Are There Grounds Upon Which to Order Consolidation or Hearing Together?
[49] The factors favouring the consolidation or hearing together of the Foreclosure Action and the TUV Motion to allow for a single, common determination of the 250 Mortgage Dispute are compelling.
a. Since the issues that underlie the 250 Mortgage Dispute will have to be decided in both the Foreclosure Action and the TUV Motion, the two proceedings have common issues of fact and law to justify a hearing together under r. 6.01(1)(a).
b. The Foreclosure Action and TUV Motion both require declaratory relief flowing from the determination of the validity of the 250 Mortgage (and its assignment). In that respect, there is relief sought in both proceedings that arises out of the same transaction, occurrence, or series of transactions or occurrences and this provides a further justification for an order for them to be heard together under r. 6.01(1)(b).
[50] The parties all appear to at least agree that the 250 Mortgage Dispute raises issues of fact and law that are common to both the Foreclosure Action and the TUV Motion in the bankruptcy proceeding. The Trustee’s Transfer and Consolidation Motion and the Cross-Motion are each predicated on the existence of common issues of fact and law underlying the 250 Mortgage Dispute.
[51] The requirements for granting an order under R. 6.01 for consolidation or hearing together of the TUV Motion and the Foreclosure Action, or at least the aspects of the Foreclosure Action that relate to the 250 Mortgage Dispute, are satisfied.
Should Proceedings be Transferred from Toronto to Hamilton?
[52] The Trustee and the Mortgagee Defendants have raised valid arguments in opposition to the request by the Cardillo Defendants that the bankruptcy proceeding (and TUV Motion) be transferred to the Hamilton bankruptcy division, given all that has already transpired in this proceeding in Toronto and the case management that is already in place to move it along.

Your tasks -
A. Answer these questions using the court decision above:
(i) Which rule is cited for hearing the two proceedings together because they share issues of fact and law?
(ii) What kind of relief do both the Foreclosure Action and the TUV Motion require?
(iii) To which bankruptcy division did the Cardillo Defendants ask that the bankruptcy proceeding be transferred?
B. Proceed with the court decision on consolidation, picking up right after its last paragraph.
The material that comes next has no part in any of this.

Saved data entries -
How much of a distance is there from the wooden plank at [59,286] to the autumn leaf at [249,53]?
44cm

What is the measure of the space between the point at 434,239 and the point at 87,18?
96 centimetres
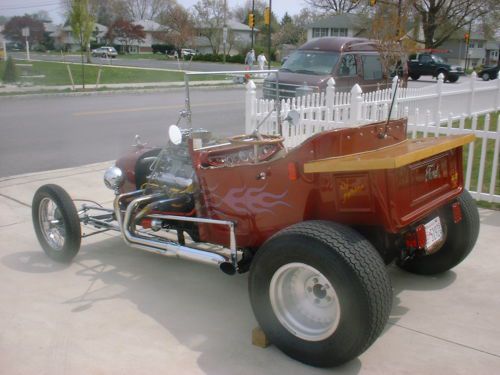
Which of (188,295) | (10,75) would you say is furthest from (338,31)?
(188,295)

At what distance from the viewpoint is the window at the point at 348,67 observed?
13.2 metres

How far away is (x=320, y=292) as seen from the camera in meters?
3.21

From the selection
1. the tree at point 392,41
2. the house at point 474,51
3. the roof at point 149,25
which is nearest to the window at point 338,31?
the house at point 474,51

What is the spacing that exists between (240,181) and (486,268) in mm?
2305

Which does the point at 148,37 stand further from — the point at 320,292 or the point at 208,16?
the point at 320,292

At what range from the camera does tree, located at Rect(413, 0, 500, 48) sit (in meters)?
36.4

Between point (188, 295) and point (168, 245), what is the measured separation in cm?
42

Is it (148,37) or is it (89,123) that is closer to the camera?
(89,123)

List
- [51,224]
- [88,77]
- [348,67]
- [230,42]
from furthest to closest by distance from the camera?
[230,42], [88,77], [348,67], [51,224]

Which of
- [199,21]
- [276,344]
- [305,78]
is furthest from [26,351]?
[199,21]

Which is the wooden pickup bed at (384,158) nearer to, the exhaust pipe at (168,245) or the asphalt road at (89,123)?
the exhaust pipe at (168,245)

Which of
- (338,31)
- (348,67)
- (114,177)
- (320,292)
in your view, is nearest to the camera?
(320,292)

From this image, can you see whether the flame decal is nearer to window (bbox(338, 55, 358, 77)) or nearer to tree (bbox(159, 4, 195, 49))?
window (bbox(338, 55, 358, 77))

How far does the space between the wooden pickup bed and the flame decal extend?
0.46 meters
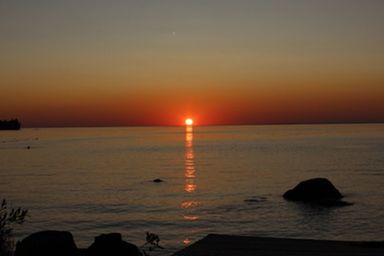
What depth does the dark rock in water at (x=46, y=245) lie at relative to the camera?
13.2 m

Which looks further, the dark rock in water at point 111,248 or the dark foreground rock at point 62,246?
the dark rock in water at point 111,248

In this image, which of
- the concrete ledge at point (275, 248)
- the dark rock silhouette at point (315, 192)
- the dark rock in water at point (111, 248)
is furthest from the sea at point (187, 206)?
the concrete ledge at point (275, 248)

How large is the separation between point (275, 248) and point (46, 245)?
260 inches

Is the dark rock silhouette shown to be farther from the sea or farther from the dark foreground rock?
the dark foreground rock

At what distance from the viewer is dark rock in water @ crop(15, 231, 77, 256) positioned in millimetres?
13242

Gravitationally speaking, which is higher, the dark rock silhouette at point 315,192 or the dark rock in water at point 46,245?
the dark rock in water at point 46,245

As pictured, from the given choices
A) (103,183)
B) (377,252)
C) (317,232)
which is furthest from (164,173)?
(377,252)

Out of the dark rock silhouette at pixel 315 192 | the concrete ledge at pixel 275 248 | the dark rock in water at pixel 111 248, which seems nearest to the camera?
the concrete ledge at pixel 275 248

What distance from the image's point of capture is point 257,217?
33.8 m

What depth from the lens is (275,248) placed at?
10.2 m

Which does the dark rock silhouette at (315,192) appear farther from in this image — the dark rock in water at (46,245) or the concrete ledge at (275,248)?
the concrete ledge at (275,248)

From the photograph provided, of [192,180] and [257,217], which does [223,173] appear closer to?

Outputs -
A.
(i) Rule 6.01(1)(a).
(ii) Declaratory relief flowing from the determination of the validity of the 250 Mortgage (and its assignment).
(iii) The Hamilton bankruptcy division.

B.
[53] The suggestion that this bankruptcy proceeding was commenced in the wrong court as a justification for a transfer to Hamilton under s. 187(7) or (10) of the BIA is non-sensical:
a. The locality of Medcap, as stated in the style of proceedings, was Brampton, not Hamilton or Toronto;
b. The Toronto Superior Court of Justice accepted the application for bankruptcy order for Medcap and adjudicated it without Medcap or any stakeholder questioning the proceeding having been commenced in Toronto;
c. The bankruptcy proceeding is being case managed by Associate Justice Ilchenko in Toronto;
d. Medcap and the Cardillo Respondents have themselves participated and brought motions in these bankruptcy proceedings in Toronto.
[54] There has been no suggestion that there is any relationship between the 250 Mortgage Dispute and the other Hamilton Proceedings. The suggestion of common case management of the bankruptcy proceeding with the other Hamilton Proceedings that the Trustee states it has no interest in can hardly be characterized as an efficiency.
[55] The power of the court under s. 187(7) of the BIA to transfer any proceedings to another bankruptcy division is exercised on the basis of proof that the affairs of the bankrupt can be more economically administered in another division. The Supreme Court of Canada in Eagle River International Ltd, Re, 2001 SCC 92, affirmed the decision of the motions judge to exercise his discretion against making a transfer order in that case. The Court held at para. 77:
In the present case, we are confronted with a federal statute that prima facie establishes one command centre or "single control" (Stewart, supra, at p. 349) for all proceedings related to the bankruptcy (s. 183(1)). Single control is not necessarily inconsistent with transferring particular disputes elsewhere, but a creditor (or debtor) who wishes to fragment the proceedings, and who cannot claim to be a "stranger to the bankruptcy", has the burden of demonstrating "sufficient cause" to send the trustee scurrying to multiple jurisdictions ... The Act is concerned with the economy of winding up the bankrupt estate, even at the price of inflicting additional cost on its creditors and debtors.
[56] I am not satisfied that it would be desirable or in the interest of justice to transfer this bankruptcy proceeding to Hamilton, whether under r. 13.1.01 or s. 187(7) of the BIA. The bankruptcy proceeding is too far along with case management now in place in Toronto and there is good reason to expect that it will be stalled or delayed by a transfer to Hamilton. The time for objecting to the bankruptcy proceeding being in Toronto has long passed and the fact that there was no objection or attempt to transfer it until now calls into question the motives of the Cardillo Respondents in choosing to make the request now.
[57] In these circumstances, I would not exercise my discretion to direct an outcome (transferring the bankruptcy proceeding from Toronto to Hamilton) that will almost certainly lead to further delays. Delays tend to increase costs and that is not efficient or economic for the stakeholders of the Medcap estate.
Should Proceedings be Transferred from Hamilton to Toronto?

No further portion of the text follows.